Israelische Soldaten sollen in Gaza Palästinenser als „menschliche Schutzschilde“ eingesetzt haben. Armeechef Halevi sei offenbar informiert gewesen.

Israelische Soldaten durchsuchen einen Tunnel im nördlichen Gazastreifen, der von Hamas-Kämpfern genutzt worden sein soll Foto: Ariel Schalit/ap

JERUSALEM taz | Israelische Truppen sollen laut einem Medienbericht im Gazastreifen palästinensische Gefangene gezwungen haben, Tunnel und Gebäude auf Sprengfallen und Hinterhalte zu prüfen. Wie die israelische Zeitung Haaretz und die Menschenrechtsorganisation Breaking the Silence unter Berufung auf Soldaten und Reservisten berichten, sei dieses Mittel in den vergangenen Monaten verbreitet eingesetzt worden. Auch hochrangigen Militärs, unter ihnen Armeechef Herzi Halevi, sei die Praxis demnach bekannt gewesen. Die Armee äußerte sich bis Redaktionsschluss nicht zu den Vorwürfen.

Einträge mit Begrenzungsrahmen-Annotationen
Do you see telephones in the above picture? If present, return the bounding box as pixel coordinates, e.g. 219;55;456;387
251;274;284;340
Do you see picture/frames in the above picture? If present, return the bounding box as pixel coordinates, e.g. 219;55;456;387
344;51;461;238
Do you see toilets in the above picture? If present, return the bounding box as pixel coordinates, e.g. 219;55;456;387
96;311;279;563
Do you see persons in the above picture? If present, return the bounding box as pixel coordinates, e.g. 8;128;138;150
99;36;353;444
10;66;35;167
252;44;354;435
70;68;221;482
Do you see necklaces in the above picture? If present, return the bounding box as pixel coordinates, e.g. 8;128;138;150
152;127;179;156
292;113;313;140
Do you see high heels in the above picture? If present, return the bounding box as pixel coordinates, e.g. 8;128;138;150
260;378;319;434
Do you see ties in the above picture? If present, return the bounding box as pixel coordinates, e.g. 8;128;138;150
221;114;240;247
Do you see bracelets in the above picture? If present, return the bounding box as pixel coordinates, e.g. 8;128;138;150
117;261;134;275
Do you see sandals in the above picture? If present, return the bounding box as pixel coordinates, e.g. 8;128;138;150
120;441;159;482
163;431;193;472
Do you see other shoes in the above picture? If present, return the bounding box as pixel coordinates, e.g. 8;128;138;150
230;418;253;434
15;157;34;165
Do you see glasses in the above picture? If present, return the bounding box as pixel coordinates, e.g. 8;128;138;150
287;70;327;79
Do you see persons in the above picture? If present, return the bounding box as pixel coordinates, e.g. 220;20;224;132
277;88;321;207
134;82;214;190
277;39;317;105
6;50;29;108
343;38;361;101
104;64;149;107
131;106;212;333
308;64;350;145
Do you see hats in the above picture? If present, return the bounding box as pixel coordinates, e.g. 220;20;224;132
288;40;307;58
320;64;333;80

DEINE AUFGABEN:
A - Welche israelische Zeitung nennt der Bericht über Palästinenser als menschliche Schutzschilde in Gaza neben Breaking the Silence als Quelle?
B - Gib aus dem Bericht über menschliche Schutzschilde in Gaza den Abschnitt wörtlich wieder, der bei „JERUSALEM taz |“ beginnt und bei „zu den Vorwürfen.“ endet.
C - Führe den Zeitungsbericht über die Vorwürfe gegen israelische Truppen in Gaza nach seinem letzten Satz fort.
Die Einträge werden hier nicht benötigt.

ANTWORTEN NACHEINANDER:
A - Haaretz

B -
JERUSALEM taz | Israelische Truppen sollen laut einem Medienbericht im Gazastreifen palästinensische Gefangene gezwungen haben, Tunnel und Gebäude auf Sprengfallen und Hinterhalte zu prüfen. Wie die israelische Zeitung Haaretz und die Menschenrechtsorganisation Breaking the Silence unter Berufung auf Soldaten und Reservisten berichten, sei dieses Mittel in den vergangenen Monaten verbreitet eingesetzt worden. Auch hochrangigen Militärs, unter ihnen Armeechef Herzi Halevi, sei die Praxis demnach bekannt gewesen. Die Armee äußerte sich bis Redaktionsschluss nicht zu den Vorwürfen.

C -
In einem Fall soll der Einheit eines mehrere Monate in Gaza eingesetzten Soldaten ein Palästinenser zugeteilt worden sein. Der Mann trug dem Haaretz-Bericht zufolge eine Uniform der israelischen Armee sowie Turnschuhe. Als die Einheit einen Tunnel untersuchen musste, sei der Gefangene mit hinter dem Rücken gefesselten Händen und mit einer Kamera versehen hineingeschickt worden.

Der Zeitung lägen mehrere Berichte von verschiedenen Orten in Gaza vor, die sich in ihrem Ablauf stark ähneln. In den meisten Fällen waren die eingesetzten Palästinenser demnach erwachsene Männer gewesen. Soldaten hätten aber auch über derartige Einsätze mit alten Männern oder Minderjährigen berichtet.

Ein Soldat einer Reservistenbrigade berichtet der Zeitung, dass sich zahlreiche Soldaten mit der Praxis unwohl gefühlt hätten. Einer der Kommandeure habe demnach auf Kritik geantwortet: „Bist du nicht auch der Meinung, dass das Leben deiner Freunde wichtiger ist als sein Leben?“

Nicht die ersten Vorfälle dieser Art

Über Einsätze dieser Art sei laut dem Bericht auch in der Armeeführung gesprochen worden. Sowohl der Kommandeur des Südkommandos der israelischen Streitkräfte, Generalmajor Yaron Finkelman als auch Generalstabschef Herzi Halevi seien über die Praxis informiert gewesen, berichtet Haaretz unter Berufung auf Quellen in der Militärführung. Kommandeure hätten demnach bei mehreren Treffen vor ethischen und rechtlichen Folgen gewarnt.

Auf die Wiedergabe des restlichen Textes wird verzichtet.